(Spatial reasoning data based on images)

+ + +

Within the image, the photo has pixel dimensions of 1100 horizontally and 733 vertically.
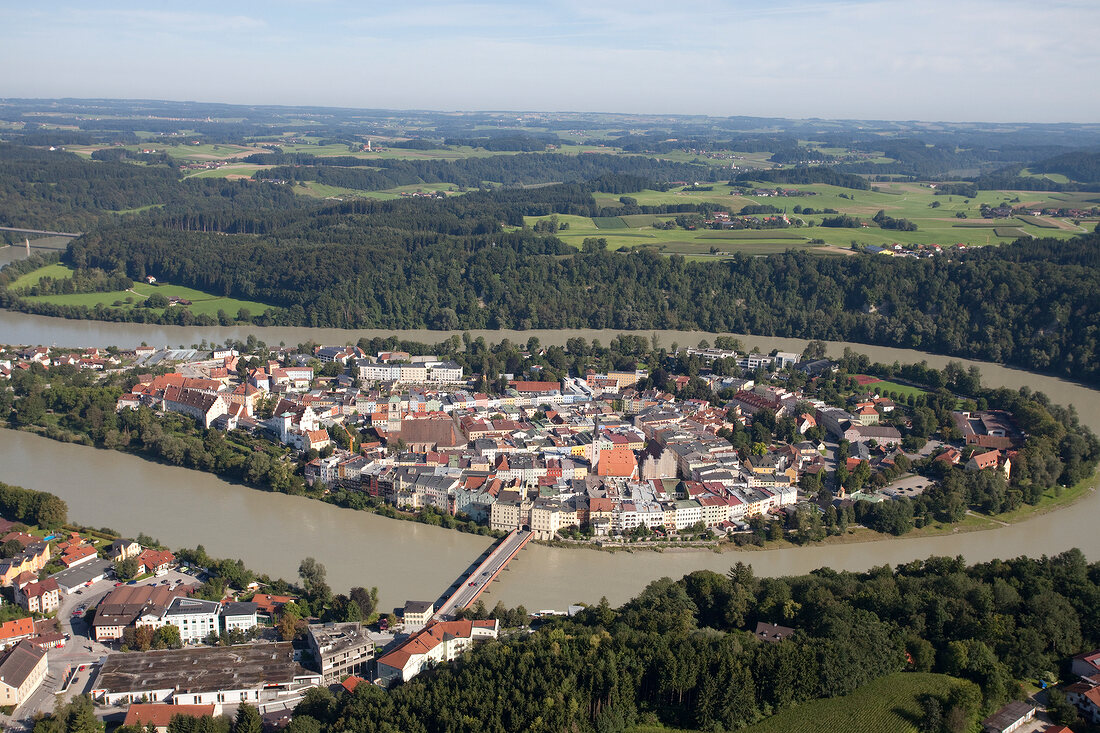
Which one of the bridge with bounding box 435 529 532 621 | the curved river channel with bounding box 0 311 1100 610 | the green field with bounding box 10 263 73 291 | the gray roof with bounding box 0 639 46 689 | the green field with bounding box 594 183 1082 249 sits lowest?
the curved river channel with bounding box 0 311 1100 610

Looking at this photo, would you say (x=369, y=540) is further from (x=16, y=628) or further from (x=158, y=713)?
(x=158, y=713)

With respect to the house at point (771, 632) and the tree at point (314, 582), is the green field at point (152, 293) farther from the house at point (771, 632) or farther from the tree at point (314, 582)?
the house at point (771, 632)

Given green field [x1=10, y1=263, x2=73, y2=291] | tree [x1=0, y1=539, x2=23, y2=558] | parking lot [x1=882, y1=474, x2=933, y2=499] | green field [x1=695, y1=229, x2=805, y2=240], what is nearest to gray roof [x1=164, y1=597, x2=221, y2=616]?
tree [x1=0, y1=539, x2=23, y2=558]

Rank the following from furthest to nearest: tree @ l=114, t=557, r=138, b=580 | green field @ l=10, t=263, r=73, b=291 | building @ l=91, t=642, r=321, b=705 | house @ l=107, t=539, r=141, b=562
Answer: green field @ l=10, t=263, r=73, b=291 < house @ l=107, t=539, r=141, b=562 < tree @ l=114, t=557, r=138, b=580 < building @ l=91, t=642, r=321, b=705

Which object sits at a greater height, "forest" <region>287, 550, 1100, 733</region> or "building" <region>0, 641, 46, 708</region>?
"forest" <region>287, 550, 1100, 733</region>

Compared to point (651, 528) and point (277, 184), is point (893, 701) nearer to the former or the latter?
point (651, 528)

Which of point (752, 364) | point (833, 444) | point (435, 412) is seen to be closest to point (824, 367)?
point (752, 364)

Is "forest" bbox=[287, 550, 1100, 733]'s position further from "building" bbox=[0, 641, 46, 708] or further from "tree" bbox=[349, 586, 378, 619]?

+ + +

> **JOB**: Copy out every line of the listing above word for word, leaving out the pictures.

> **THE OUTPUT**:
Within the image, the photo has pixel dimensions of 1100 horizontally and 733 vertically.
Which one of the bridge with bounding box 435 529 532 621 | the curved river channel with bounding box 0 311 1100 610 | the green field with bounding box 10 263 73 291 | the gray roof with bounding box 0 639 46 689 | the green field with bounding box 594 183 1082 249 sits lowest?
the curved river channel with bounding box 0 311 1100 610

Looking at this photo, would you say (x=369, y=540) is further from (x=16, y=628) or further from (x=158, y=713)?
(x=158, y=713)

With respect to the house at point (771, 632) and the tree at point (314, 582), is the green field at point (152, 293) farther from the house at point (771, 632) or farther from the tree at point (314, 582)?
the house at point (771, 632)

Given green field [x1=10, y1=263, x2=73, y2=291] | tree [x1=0, y1=539, x2=23, y2=558] | parking lot [x1=882, y1=474, x2=933, y2=499] | green field [x1=695, y1=229, x2=805, y2=240], what is nearest to gray roof [x1=164, y1=597, x2=221, y2=616]?
tree [x1=0, y1=539, x2=23, y2=558]

Rank the following from furthest to nearest: tree @ l=114, t=557, r=138, b=580 | green field @ l=10, t=263, r=73, b=291 | building @ l=91, t=642, r=321, b=705 | house @ l=107, t=539, r=141, b=562
Answer: green field @ l=10, t=263, r=73, b=291 < house @ l=107, t=539, r=141, b=562 < tree @ l=114, t=557, r=138, b=580 < building @ l=91, t=642, r=321, b=705

Which object sits at a greater height, "forest" <region>287, 550, 1100, 733</region> or "building" <region>0, 641, 46, 708</region>?
"forest" <region>287, 550, 1100, 733</region>

Compared to point (651, 528) and point (277, 184), is point (893, 701) nearer to the former or the latter?
point (651, 528)

Which of point (752, 364) | point (833, 444) | point (435, 412) is seen to be closest to point (824, 367)?
point (752, 364)

Is "forest" bbox=[287, 550, 1100, 733]'s position further from "building" bbox=[0, 641, 46, 708] or further from "tree" bbox=[349, 586, 378, 619]?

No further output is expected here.